4. Academic Conversation Cards
This activity shifts speaking from answering questions to genuinely engaging with another person’s ideas — which is the most commonly overlooked language function in ELL classrooms.
Each card gives students a talk move and a sentence starter. I want to add on to what you said — I think ___. I respectfully disagree because ___. Can you explain what you meant by ___? What evidence supports your idea?
Students are each given a hand of cards and must use all of them during a discussion. The goal is to use every card by the end of the conversation.
This builds the language moves that show up on academic tasks and assessments but are rarely explicitly practiced — evaluating, questioning, building on, respectfully disagreeing. These are skills every student needs. Making them visible through cards makes them low-stakes and learnable.
5. The 5-Minute Daily Speaking Routine
Not a specific activity — a daily structure that produces more language growth than any single elaborate activity could.
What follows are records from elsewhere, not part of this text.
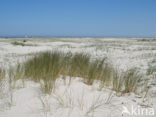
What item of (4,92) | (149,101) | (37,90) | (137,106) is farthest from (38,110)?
(149,101)

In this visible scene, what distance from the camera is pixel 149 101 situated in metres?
2.39

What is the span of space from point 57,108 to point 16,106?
626mm

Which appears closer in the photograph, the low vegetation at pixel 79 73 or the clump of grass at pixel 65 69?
the low vegetation at pixel 79 73

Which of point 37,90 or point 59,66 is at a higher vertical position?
point 59,66

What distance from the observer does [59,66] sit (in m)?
3.08

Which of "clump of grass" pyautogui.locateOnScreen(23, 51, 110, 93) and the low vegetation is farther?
"clump of grass" pyautogui.locateOnScreen(23, 51, 110, 93)

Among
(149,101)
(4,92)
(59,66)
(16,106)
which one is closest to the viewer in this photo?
(16,106)

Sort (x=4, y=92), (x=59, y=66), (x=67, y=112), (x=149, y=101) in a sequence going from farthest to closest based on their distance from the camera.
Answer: (x=59, y=66) < (x=4, y=92) < (x=149, y=101) < (x=67, y=112)

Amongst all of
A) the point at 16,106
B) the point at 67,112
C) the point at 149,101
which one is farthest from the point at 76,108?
the point at 149,101

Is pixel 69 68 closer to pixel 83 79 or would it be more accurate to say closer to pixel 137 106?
pixel 83 79

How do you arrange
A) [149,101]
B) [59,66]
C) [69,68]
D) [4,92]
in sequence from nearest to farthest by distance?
1. [149,101]
2. [4,92]
3. [59,66]
4. [69,68]

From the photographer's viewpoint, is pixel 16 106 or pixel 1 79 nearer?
pixel 16 106

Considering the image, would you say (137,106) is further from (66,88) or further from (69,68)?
(69,68)

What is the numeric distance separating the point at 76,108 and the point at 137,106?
93 cm
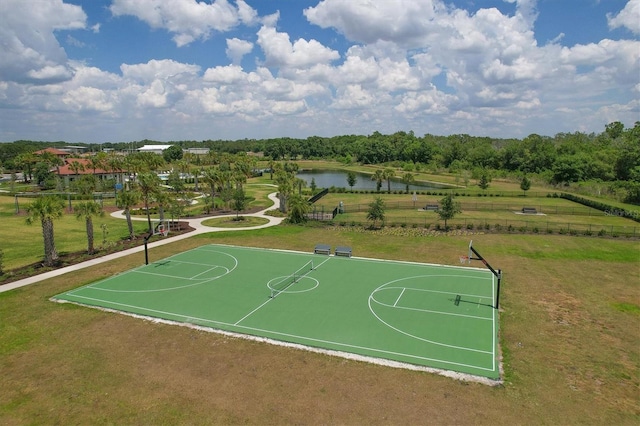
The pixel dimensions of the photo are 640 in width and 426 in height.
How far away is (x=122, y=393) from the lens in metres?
15.7

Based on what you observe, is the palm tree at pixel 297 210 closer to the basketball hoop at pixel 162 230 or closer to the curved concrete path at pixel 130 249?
the curved concrete path at pixel 130 249

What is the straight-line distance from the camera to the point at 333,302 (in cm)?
2422


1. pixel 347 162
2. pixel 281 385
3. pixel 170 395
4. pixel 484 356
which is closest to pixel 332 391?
pixel 281 385

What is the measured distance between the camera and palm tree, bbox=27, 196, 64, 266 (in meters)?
30.1

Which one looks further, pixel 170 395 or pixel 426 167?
pixel 426 167

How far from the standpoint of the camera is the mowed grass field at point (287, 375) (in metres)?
14.4

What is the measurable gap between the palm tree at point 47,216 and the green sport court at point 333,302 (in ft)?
21.2

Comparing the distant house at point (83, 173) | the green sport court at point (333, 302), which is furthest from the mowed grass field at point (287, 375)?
the distant house at point (83, 173)

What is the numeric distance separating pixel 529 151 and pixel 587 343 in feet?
343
A picture prompt on the board. A sentence frame. Thirty seconds of whisper time. Sixty seconds of partner talk. One or two pairs share out. Five minutes. Every session. Every group.
Why the routine matters more than the content: when speaking practice is daily and predictable, it becomes safe. The affective filter drops. Risk-taking increases. And because students are using academic language every single day in a low-stakes context, that language begins to internalize.
Members of Equipping ELLs consistently report the daily speaking routine as the single highest driver of language growth — not because any individual prompt was transformative, but because the consistency compounded over time.
Routine beats variety for language acquisition. Build the routine first. Add variety within it over time.
What a Mixed-Level Lesson Looks Like
You start with the five-minute picture prompt routine — same prompt for everyone, tiered frames by level, oral and written output based on stage. In the middle of the lesson, sentence frame partner talk as a processing break with two levels of frame. At the end, numbered heads to check understanding with a share-out frame that lets every level participate.
Twelve to fifteen minutes of structured speaking in a forty-five minute lesson. Not extra time — built into the instruction itself.